[Task 1]
Answer these questions about the interview transcript:
(a) What band was Brian Welsh in at the time?
(b) Which three feelings does Dave say he started having after he ran out of places to stay?
(c) What does Dave name as one of the big things he did to change his life?

Yeah. Yeah. For me, it was there was a a guy by the name of Brian Welsh, and he, at the time, was in a band called Korn. And and I at the time, they were probably the biggest rock band in the world in the late nineties. And I remember following them and, yeah, just seeing, you know, the the music videos and the and all the stuff, you know, the the concerts and I was going a lot of rock concerts at the time and and things were just going really, really, you know, just looking up to these guys just thinking, oh, you know, if only I was on that stage one day or if only I had that car or whatever.

Dave:

And I just the enemy was really just lying to me and had completely fooled me into thinking that the joy and the love and, know, the fulfillment I was looking for was out in the world, but it was just a complete lie.

Jonathan:

How did you go with your past? Like, as you're chasing this, is it like take us back into your mindset back at the time where you're like, oh, so great to be free of all this stuff that my parents were saying? Like, were you actively raging against it? Was there were you carrying guilt? Were you secretly trying to hold on to it as true?

Jonathan:

Like, how were you processing where you'd come from as you were on this chase for what the world might have to offer.

Dave:

At the start, to be honest, I thought it was like freedom. You know, I thought I can do whatever I want. I can stay up as late as I want. I can go to as many parties as I want. I can hang out and do whatever I want with the friends that I had.

Dave:

And so at first, was like a big holiday, but then reality kicked in. You know, I ran out of couches to sort of crash on and I ran out of places to stay. That's when the reality sort of kicked in and I thought, oh, hang on a second. And that then went led me down quite a a bad path mentally. I started feeling like just a lot of failure, a lot of sadness, a lot of loneliness, and then that led to me then, you know, when I was going to those parties, doing things that I thought would make me feel better and would make me feel happier and would take away that those those negative feelings.

Dave:

But then that then spiraled into, you know, even more problems that I was bringing on myself.

Ardin:

What was the the prodigal son moment then? What was the the the waking up with the pigs in the mud and deciding like, something needs to change?

Dave:

Yeah. Well, I actually had I didn't wake up with pigs. I wasn't living in any rural areas at the time, but I did actually have a moment. And I'll I still I've shared this story with a few people before. I was at my house, and we used to have this house that I just lived with with a few friends and we had all these people over.

Dave:

We had music playing. It was this huge party. And I remember sitting at this table and I was surrounded by all my friends and it was like I said loud music. It was everyone was going wild and it was like something out of a movie and all of a sudden, I just remember sitting there and just, like, looking around at everyone. And I remember thinking, I've never felt so lonely in my entire life.

Dave:

Like, it was just this real moment of it was like a I was looking down on myself, and I just I was just miserable. And I I thought for so many years, you know, if I got to this place and everything would be great. So I just was so lonely and I was just depressed and I just felt terrible. So I started realizing that I'm gonna have to make some changes in my life in order to get myself out of this, know, space that I was in. And one of the big things was was I started reconnecting with my parents.

[Source records]
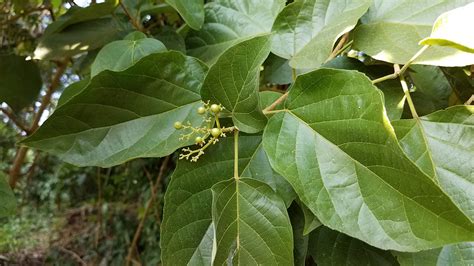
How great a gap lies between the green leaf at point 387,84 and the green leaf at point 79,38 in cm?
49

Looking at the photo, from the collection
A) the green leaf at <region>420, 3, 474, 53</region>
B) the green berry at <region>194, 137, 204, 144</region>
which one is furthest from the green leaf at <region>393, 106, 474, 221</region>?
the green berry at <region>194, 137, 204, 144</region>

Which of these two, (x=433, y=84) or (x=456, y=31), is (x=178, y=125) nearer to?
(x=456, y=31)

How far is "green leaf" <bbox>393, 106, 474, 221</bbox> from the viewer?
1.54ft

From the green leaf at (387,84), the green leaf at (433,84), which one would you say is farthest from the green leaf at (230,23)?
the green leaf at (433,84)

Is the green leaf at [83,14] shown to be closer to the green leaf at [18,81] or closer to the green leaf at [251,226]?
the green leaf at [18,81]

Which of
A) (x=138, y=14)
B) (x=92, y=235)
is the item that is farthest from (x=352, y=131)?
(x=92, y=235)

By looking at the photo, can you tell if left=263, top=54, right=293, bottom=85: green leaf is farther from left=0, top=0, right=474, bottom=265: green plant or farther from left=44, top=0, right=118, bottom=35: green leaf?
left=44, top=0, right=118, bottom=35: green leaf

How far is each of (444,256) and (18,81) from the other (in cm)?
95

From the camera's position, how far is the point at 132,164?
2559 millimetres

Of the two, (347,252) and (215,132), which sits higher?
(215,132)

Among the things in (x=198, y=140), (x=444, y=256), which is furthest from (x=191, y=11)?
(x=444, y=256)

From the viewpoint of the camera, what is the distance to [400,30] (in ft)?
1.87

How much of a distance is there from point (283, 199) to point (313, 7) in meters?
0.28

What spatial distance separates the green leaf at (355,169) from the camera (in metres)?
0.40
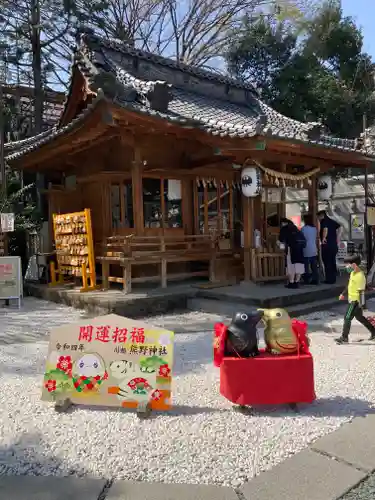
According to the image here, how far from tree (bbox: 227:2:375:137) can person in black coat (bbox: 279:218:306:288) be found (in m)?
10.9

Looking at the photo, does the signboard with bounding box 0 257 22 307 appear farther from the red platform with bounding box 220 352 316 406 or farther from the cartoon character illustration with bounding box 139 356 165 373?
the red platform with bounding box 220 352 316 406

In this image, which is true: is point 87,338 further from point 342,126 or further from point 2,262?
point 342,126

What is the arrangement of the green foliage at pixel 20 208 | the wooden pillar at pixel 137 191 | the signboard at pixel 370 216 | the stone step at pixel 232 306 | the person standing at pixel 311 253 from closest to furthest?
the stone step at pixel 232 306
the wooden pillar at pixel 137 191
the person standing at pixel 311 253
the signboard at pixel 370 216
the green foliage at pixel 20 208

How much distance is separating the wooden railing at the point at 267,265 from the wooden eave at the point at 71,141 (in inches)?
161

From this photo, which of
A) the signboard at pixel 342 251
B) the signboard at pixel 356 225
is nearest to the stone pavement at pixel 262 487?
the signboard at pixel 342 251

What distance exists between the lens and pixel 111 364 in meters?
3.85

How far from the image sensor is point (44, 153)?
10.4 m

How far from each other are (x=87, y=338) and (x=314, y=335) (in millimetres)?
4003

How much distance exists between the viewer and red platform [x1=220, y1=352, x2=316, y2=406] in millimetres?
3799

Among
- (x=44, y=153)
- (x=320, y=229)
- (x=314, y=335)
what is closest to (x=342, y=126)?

[Task 2] In the records, rewrite the stretch from the line that contains "How much distance exists" through the end of the records, changing "viewer" to "camera" and keeping everything else the same.

[Task result 1]
(a) Korn
(b) Failure, sadness, and loneliness
(c) He started reconnecting with his parents.

[Task result 2]
How much distance exists between the camera and red platform [x1=220, y1=352, x2=316, y2=406] in millimetres?
3799

Among
- (x=44, y=153)
- (x=320, y=229)
- (x=314, y=335)
what is closest to (x=342, y=126)?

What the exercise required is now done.